Mais depuis tout ça, il s’est reconverti en antinazi antinégationniste.
New Sweden shoes
Peter Sweden se serait-il laissé entraîner à l’extrême pour reculer ensuite (oui, ça arrive) ? Un tweet de sa main permet en tout cas d’envisager que des lectures complotistes l’influençaient : « J’ai aussi entendu que les camps de concentration [extermination] avaient en fait des piscines, des cinémas, des théâtres, des terrains de foot, etc. (photos). Votre opinion ? » Dans un cadre plus ridicule, il affirmait que « presque tous les studios pornos appartiennent à des Juifs ».
On peut aussi se demander s’il n’a pas compris, à un moment donné, que ses opinions sur la Shoah l’empêchaient de progresser au sein même de l’alt-right. À l’été 2017, lors d’une opération d’extrême droite contre les navires de sauvetage en Méditerranée (Defend Europe), il a rencontré la plus dingue des chroniqueuses alt-right (notamment de FoxNews), Katie Hopkins — une raciste patentée qui a fait croire, par exemple, que l’incendie d’un entrepôt communal à Koekelberg était dû à un attentat islamiste « molenbeekois » et n’a jamais retiré son grossier pépiement malgré les corrections factuelles que lui ont envoyées à peu près tous les journalistes belges sur Twitter. Lors de l’opération anti-immigration en Méditerranée, Katie Hopkins a publié une photo en compagnie de « son ami » Peter Sweden, ce qui a rapidement fait gonfler le compte Twitter de ce dernier. Mais, probablement parce que le Huffington Post a alors relevé que le nouveau pote de Katie avait nié la Shoah en 2016, elle a rapidement viré la photo, sans plus d’explications.
Molenbeek. What on earth would cause an explosion like that in the Jihadi Capital of Europe at the start of Ramadan? *coughs* pic.twitter.com/0QdBuH97b3
— Katie Hopkins (@KTHopkins) 15 mai 2018
Hope Not Hate
Toujours en été 2017, quelques jours après la révélation de ses tweets négationnistes par le Huffington Post, Peter Sweden publiait un gazouillis expliquant qu’il n’était plus négationniste, avec un texte en attachement. « J’ai grandi [il avait 21 ans à l’époque de ces tweets, 23 ans aujourd’hui] et je regrette profondément les choses que j’ai dites quand j’étais jeune ». Il affirmait aussi : « Bien sûr, je crois que la Shoah est arrivée et que c’est un crime horrible ». Il s’y distanciait encore du national-socialisme, d’Hitler, et de l’antisémitisme. Cette explication est plausible, dès lors qu’il a cessé, vers la fin 2016, ses tweets pro-Führer.

## Données présentées
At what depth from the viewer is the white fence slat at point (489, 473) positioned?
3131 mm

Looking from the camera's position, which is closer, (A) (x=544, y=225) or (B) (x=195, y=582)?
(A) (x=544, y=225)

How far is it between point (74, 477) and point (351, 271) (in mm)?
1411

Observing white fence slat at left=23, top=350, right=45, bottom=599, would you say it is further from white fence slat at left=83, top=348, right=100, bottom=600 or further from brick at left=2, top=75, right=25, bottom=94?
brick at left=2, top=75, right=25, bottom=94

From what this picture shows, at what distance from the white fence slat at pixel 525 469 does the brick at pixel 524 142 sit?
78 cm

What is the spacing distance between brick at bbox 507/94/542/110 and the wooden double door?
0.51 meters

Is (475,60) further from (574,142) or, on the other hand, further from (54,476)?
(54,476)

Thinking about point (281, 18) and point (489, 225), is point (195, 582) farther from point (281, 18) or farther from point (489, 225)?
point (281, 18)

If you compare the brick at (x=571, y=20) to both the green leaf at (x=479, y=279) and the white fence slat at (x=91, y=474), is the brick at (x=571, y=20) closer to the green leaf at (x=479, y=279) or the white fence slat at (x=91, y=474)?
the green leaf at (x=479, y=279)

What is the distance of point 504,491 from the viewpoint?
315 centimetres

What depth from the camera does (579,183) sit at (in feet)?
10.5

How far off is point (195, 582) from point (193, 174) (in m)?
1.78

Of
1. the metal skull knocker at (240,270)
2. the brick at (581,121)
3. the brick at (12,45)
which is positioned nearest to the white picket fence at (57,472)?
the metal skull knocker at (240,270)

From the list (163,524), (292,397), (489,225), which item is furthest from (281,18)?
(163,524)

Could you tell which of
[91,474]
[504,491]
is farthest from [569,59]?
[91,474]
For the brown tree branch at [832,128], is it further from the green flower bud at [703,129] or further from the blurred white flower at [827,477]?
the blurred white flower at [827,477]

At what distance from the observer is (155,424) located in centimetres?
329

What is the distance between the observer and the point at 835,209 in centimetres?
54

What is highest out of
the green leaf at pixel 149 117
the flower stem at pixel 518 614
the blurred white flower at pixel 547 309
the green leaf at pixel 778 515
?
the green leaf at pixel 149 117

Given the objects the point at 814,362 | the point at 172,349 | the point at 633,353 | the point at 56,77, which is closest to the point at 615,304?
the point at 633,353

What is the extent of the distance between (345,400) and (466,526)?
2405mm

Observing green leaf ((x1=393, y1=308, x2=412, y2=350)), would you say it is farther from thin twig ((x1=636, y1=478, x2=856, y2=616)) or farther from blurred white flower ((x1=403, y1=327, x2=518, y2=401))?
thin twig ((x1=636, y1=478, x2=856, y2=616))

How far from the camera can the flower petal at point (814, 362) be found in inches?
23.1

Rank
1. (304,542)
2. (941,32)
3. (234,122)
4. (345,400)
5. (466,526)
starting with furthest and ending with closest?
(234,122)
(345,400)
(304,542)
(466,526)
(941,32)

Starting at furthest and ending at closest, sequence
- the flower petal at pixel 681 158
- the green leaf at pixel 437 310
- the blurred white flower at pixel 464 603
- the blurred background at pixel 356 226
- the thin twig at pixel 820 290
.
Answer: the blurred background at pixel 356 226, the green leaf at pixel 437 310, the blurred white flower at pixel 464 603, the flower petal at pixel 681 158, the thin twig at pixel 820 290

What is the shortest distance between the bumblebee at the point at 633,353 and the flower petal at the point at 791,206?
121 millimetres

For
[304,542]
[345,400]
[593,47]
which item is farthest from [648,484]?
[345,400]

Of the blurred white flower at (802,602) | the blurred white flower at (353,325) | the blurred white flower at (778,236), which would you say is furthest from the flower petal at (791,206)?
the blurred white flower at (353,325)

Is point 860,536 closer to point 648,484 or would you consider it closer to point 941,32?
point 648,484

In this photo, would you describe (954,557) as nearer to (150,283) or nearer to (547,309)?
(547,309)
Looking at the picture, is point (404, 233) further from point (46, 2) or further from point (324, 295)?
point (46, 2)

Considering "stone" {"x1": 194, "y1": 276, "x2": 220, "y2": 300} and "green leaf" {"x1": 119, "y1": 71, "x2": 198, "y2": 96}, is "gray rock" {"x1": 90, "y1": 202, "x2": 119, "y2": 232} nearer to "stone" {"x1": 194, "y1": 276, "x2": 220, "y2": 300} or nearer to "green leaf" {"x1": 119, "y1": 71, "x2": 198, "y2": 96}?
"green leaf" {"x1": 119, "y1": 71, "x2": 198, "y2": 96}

## Consigne
Recopiez mot pour mot, s'il vous plaît, tout ce qui va de « Molenbeek. What on » jusqu'à « ses tweets pro-Führer. » dans le texte source ci-dessus.

## Corrigé
Molenbeek. What on earth would cause an explosion like that in the Jihadi Capital of Europe at the start of Ramadan? *coughs* pic.twitter.com/0QdBuH97b3
— Katie Hopkins (@KTHopkins) 15 mai 2018
Hope Not Hate
Toujours en été 2017, quelques jours après la révélation de ses tweets négationnistes par le Huffington Post, Peter Sweden publiait un gazouillis expliquant qu’il n’était plus négationniste, avec un texte en attachement. « J’ai grandi [il avait 21 ans à l’époque de ces tweets, 23 ans aujourd’hui] et je regrette profondément les choses que j’ai dites quand j’étais jeune ». Il affirmait aussi : « Bien sûr, je crois que la Shoah est arrivée et que c’est un crime horrible ». Il s’y distanciait encore du national-socialisme, d’Hitler, et de l’antisémitisme. Cette explication est plausible, dès lors qu’il a cessé, vers la fin 2016, ses tweets pro-Führer.